* [WORK INSTRUCTIONS]: Nothing but the lines below from the one containing "Matan exotic logo" through the one containing "Apartments Smalgangen ออสโล ภายนอก รูปภาพ" should appear in the answer, exact and without pictures.

* [RECORDS SHOWN]:
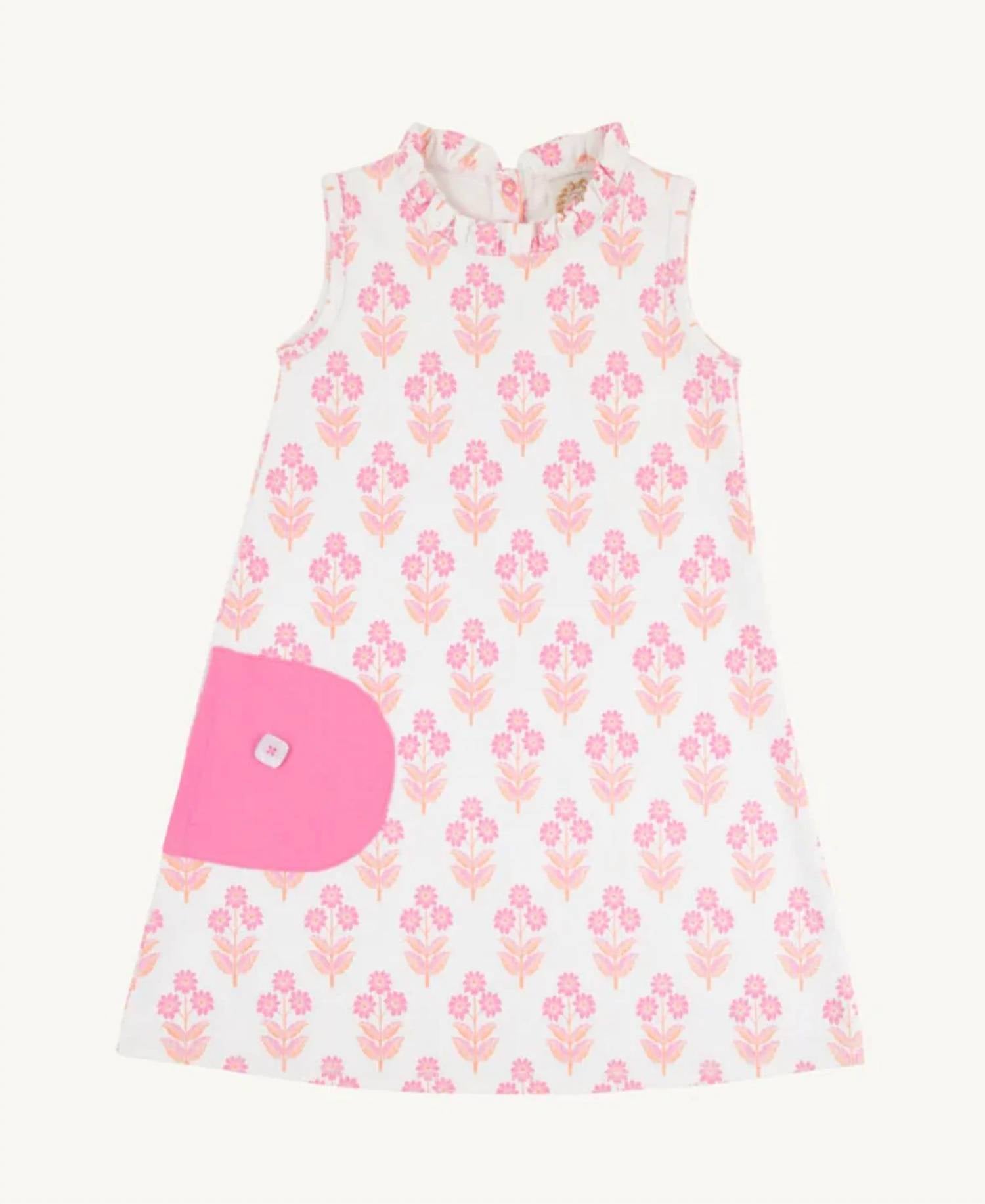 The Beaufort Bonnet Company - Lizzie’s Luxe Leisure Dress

---

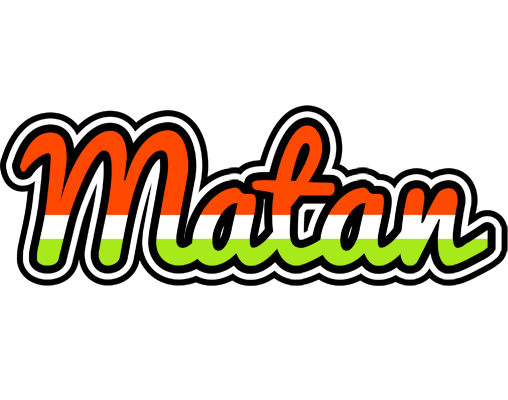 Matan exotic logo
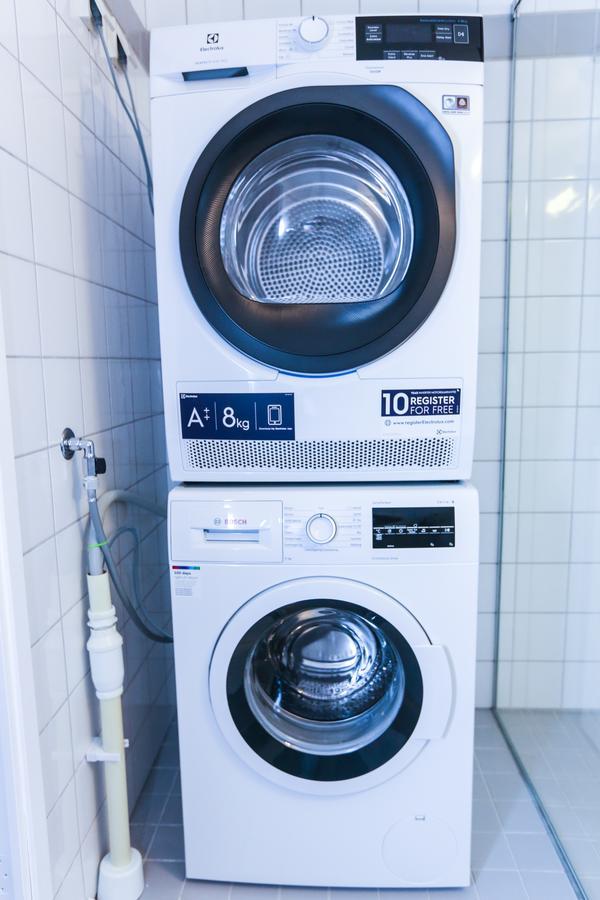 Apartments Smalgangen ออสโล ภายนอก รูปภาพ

* [RESPONSE FOR THIS EXERCISE]:
 Matan exotic logo
 Apartments Smalgangen ออสโล ภายนอก รูปภาพ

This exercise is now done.